Cette merveille date de 1948, soit au tout début des aventures de "Tweety" et de sa rivalité avec le chat Sylvester. Pourtant ce dernier (dont il est aisé de voir qu'il est le véritable anti-héros de ces aventures dont le canari de Satan est en fait le protagoniste maléfique) a eu au cours des années 40 tout une vie, apparaissant au gré de l'inspiration de Freleng, et même parfois de Chuck Jones, dans des courts métrages qui sortent de l'ordinaire. Et Back alley oproar est sans doute le plus beau, le plus drôle et donc le plus accompli de ceux-ci. Sylvester y incarne un chat qui a décidé de donner de la voix en pleine nuit. On le sait, dans la vraie vie ce genre de péripétie est lié à la vie sexuelle intense du personnage, mais dans ce dessin animé, on voit la chose de deux points de vue différents: d'une part, on constate avec Elmer Fudd, très fatigué, que si cette saleté de chat tient tant à se faire entendre, ce ne peut être que pour l'empêcher de dormir lui personnellement; d'autre part, le chat en question est d'humeur lyrique, et souhaite donc nous faire profiter de son répertoire... Qui est vaste, de l'aria du Barbier de Séville de Rossini, à la chanson Moonlight bay (relativement récente), en passant par à peu près tout et n'importe quoi, dont une chanson "à la Spike Jones"...
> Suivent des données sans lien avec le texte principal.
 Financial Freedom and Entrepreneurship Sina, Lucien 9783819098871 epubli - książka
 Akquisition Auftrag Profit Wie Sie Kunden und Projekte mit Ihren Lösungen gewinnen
Le film est une suite ininterrompue et réjouissante de variations sur ce présupposé, le type de structure qu'aimait tant Freleng, et lui permet de donner libre cours à deux de ses péchés mignons: d'une part, les gags liés à la musique, impliquant danse et millimétrage du mouvement; d'autre part, les gags qui gardent une réalité physique, que Freleng privilégiait le plus souvent à des délires surréalistes comme ceux que pouvaient parfois se permettre Clampett, Avery ou Jones. L'animateur John Kricfalusi, admirateur de Clampett, passe son temps à dire que les cartoons du vieux Friz sont mièvres, mais ce parti-pris de voiler l'animation d'une certaine dose de réalisme n'est pas sans déchaînement de violence... Je pense en particulier à la façon dont Elmer doit, plusieurs fois, traverser un champ de punaises pieds nus, sans jamais penser à faire un détour. Aïe.
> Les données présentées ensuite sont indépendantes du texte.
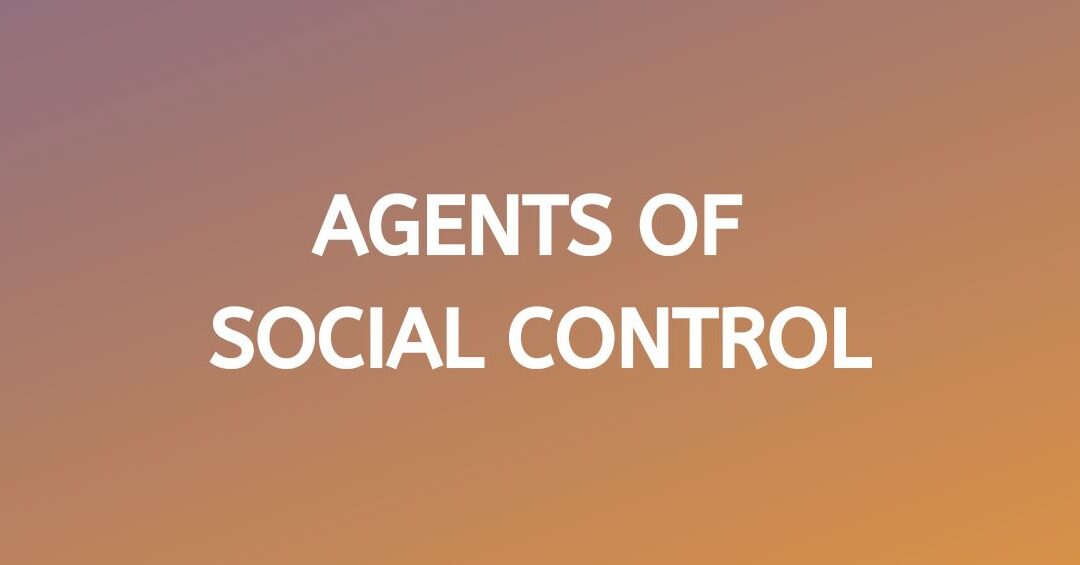 Agentes de Control Social Definición y Explicación |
Notons pour finir que ce film est un remake (supérieur à l'original) de l'un des rares Looney tunes en noir et blanc de Freleng, Notes to you... Elmer Fudd remplace le protagoniste principal, Porky Pig, et celui-ci avait une confrontation avec un chat anonyme: Sylvester a tellement de personnalité, et Mel Blanc prend un tel plaisir à massacrer des chansons avec l'inoubliable problème de diction du chat, que franchement le choix n'est pas difficile entre les deux films.